##### STORED DATA #####

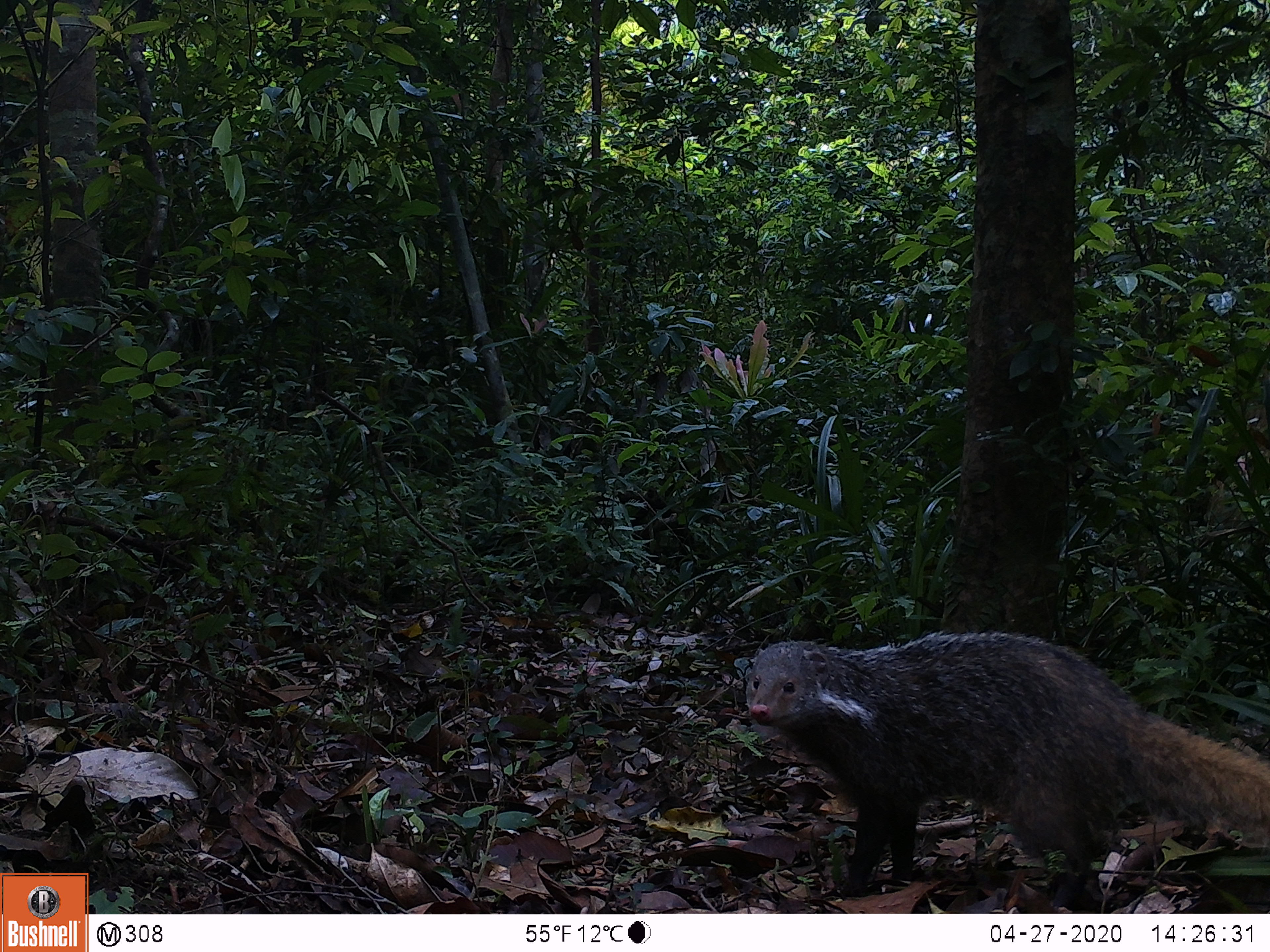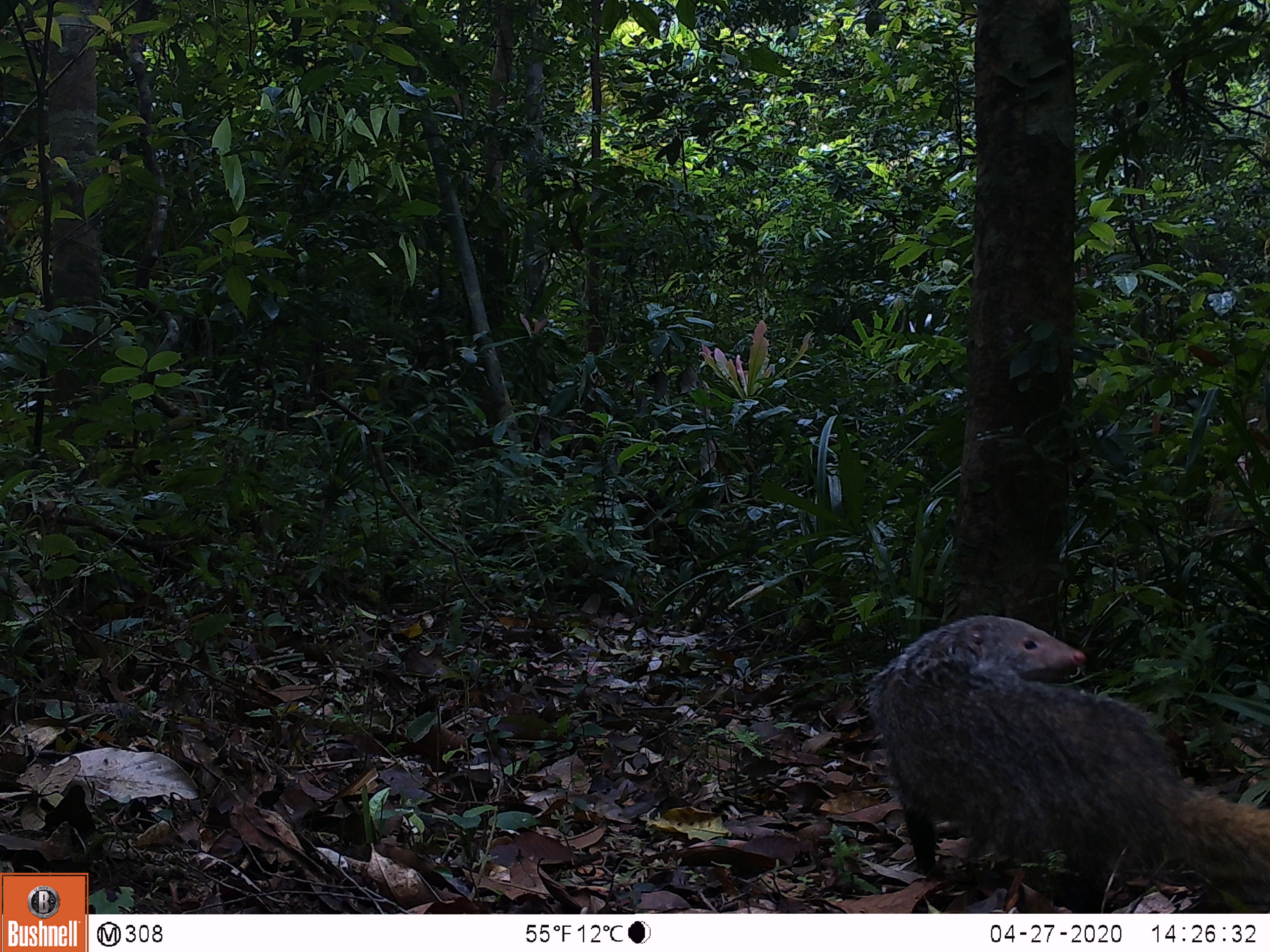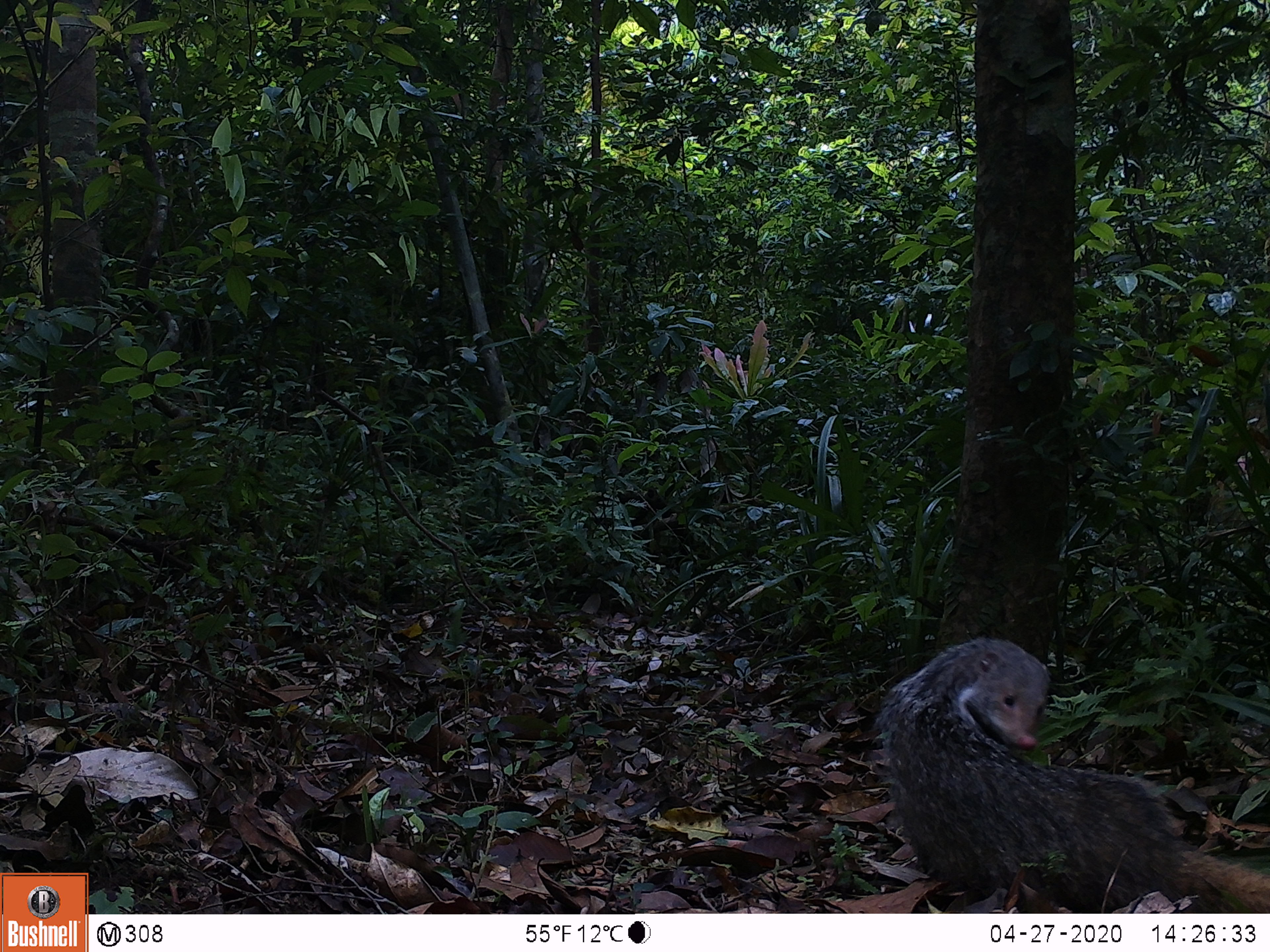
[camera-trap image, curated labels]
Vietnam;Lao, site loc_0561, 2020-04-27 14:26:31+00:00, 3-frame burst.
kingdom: Animalia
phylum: Chordata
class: Mammalia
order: Carnivora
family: Herpestidae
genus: Urva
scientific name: Urva urva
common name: crab-eating mongoose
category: crab eating mongoose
Crab eating mongoose (crab-eating mongoose) (Urva urva). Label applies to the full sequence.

#####

> _EXERCISE DIRECTIONS_
Above are the records; copy every one of them exactly and omit the images.

> _SOLUTION TO THIS PROBLEM_
[camera-trap image, curated labels]
Vietnam;Lao, site loc_0561, 2020-04-27 14:26:31+00:00, 3-frame burst.
kingdom: Animalia
phylum: Chordata
class: Mammalia
order: Carnivora
family: Herpestidae
genus: Urva
scientific name: Urva urva
common name: crab-eating mongoose
category: crab eating mongoose
Crab eating mongoose (crab-eating mongoose) (Urva urva). Label applies to the full sequence.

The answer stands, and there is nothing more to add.